Somut olayda, dava dilekçesine ekli belgelerden davalıya ait aracın bir kısım davacıların çocuğu, bir kısım davacıların kardeşleri yaya İsmail Kılıç’a çarparak ölümüne sebebiyet verdiği, olay nedeniyle dava dışı kusurlu sürücü hakkında ceza soruşturması yapıldığı anlaşılmaktadır.
Dava dilekçesinde davalı tarafa ait araç sürücüsünün kusurlu hareketi ile sebebiyet verdiği kaza sonucu davacıların maddi ve manevi zararlarının davalıdan tahsili istenmiştir. Yukarıda belirtilen belgeler de nazara alındığında, davacı tarafın tazminat istemi haksız fiile dayanmakta olup olay tarihi itibariyle muaccel hale gelmiştir.
O halde, olayda İİK 257 vd. maddesinde öngörülen ihtiyati haciz koşullarının gerçekleşmesi nedeniyle talebin kabulü gerekirken, aksi düşünce ile yazılı şekilde talebin reddine karar verilmesi doğru değildir.

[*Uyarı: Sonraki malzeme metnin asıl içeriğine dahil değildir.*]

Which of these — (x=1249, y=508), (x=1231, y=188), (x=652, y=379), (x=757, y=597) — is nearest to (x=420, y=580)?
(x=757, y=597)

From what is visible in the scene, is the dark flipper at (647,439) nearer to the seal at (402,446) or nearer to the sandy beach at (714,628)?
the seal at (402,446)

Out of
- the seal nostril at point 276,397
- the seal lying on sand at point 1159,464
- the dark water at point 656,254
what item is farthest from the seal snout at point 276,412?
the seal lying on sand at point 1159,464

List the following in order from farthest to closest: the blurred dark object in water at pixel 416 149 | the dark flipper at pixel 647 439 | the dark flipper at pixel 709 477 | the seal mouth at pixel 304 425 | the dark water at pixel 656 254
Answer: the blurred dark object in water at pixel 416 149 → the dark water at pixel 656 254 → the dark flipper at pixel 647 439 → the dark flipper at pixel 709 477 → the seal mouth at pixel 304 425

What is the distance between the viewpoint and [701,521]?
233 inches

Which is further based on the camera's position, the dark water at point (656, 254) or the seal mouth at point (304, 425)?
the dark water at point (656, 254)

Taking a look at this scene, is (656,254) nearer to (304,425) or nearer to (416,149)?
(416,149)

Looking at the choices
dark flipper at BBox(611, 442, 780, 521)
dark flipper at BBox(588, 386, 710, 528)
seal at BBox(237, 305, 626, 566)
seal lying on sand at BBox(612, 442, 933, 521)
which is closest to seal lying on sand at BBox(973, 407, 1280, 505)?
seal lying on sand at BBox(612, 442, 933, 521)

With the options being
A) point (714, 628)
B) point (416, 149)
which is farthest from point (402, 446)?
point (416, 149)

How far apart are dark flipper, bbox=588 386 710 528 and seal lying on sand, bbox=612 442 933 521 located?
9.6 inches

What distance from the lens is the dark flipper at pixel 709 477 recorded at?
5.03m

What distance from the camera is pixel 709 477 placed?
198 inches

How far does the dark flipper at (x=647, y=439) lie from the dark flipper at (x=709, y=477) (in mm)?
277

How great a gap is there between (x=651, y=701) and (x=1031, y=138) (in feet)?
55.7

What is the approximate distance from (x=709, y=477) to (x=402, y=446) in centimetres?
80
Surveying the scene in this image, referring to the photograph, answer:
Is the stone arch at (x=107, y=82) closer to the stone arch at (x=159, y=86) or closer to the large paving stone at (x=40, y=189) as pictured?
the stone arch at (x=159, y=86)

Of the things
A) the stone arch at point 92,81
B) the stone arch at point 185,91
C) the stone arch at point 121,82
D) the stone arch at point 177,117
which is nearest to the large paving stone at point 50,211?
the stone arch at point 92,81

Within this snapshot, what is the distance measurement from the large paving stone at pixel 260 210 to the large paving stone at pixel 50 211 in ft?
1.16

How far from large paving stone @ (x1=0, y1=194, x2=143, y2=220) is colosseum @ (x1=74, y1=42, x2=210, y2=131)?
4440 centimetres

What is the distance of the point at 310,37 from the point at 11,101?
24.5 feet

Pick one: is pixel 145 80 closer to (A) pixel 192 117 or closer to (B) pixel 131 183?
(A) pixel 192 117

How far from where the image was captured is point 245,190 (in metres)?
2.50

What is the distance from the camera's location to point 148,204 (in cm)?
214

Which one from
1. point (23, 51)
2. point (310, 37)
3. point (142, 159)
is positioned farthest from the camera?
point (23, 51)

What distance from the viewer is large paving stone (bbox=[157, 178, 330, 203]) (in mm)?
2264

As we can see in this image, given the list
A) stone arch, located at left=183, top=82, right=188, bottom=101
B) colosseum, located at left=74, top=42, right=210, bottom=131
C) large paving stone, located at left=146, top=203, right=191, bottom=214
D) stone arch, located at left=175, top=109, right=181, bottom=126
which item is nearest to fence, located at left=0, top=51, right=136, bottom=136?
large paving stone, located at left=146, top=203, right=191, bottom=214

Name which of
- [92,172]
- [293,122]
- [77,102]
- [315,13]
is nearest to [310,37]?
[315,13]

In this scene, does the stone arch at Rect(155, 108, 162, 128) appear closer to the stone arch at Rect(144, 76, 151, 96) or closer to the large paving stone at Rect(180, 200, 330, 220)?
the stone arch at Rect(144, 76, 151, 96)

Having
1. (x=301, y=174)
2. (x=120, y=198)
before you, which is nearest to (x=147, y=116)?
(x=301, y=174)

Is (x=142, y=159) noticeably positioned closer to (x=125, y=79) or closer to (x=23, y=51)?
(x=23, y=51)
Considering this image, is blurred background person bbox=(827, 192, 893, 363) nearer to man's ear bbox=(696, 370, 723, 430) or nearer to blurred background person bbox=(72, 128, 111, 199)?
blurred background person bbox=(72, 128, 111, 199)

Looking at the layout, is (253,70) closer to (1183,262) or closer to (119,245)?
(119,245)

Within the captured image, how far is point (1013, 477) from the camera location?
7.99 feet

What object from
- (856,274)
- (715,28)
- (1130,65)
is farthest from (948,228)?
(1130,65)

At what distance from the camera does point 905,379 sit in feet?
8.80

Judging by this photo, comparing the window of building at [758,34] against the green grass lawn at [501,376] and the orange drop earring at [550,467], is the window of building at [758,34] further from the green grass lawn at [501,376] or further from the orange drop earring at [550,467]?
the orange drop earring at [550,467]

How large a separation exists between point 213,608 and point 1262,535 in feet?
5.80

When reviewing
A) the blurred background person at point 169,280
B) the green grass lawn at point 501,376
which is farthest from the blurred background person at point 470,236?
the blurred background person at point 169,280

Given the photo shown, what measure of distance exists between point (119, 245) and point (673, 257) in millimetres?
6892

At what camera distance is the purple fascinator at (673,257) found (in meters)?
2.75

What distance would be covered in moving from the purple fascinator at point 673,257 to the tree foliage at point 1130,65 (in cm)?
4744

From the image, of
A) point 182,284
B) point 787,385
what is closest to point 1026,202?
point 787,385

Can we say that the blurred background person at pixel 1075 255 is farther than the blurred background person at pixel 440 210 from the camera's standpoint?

SONUÇ: Yukarıda açıklanan nedenlerle, davacılar vekilinin temyiz itirazlarının kabulü ile yerel mahkeme ara kararının BOZULMASINA, peşin alınan harcın istek halinde temyiz eden davacılara geri verilmesine 22.12.2014 gününde oybirliğiyle karar verildi.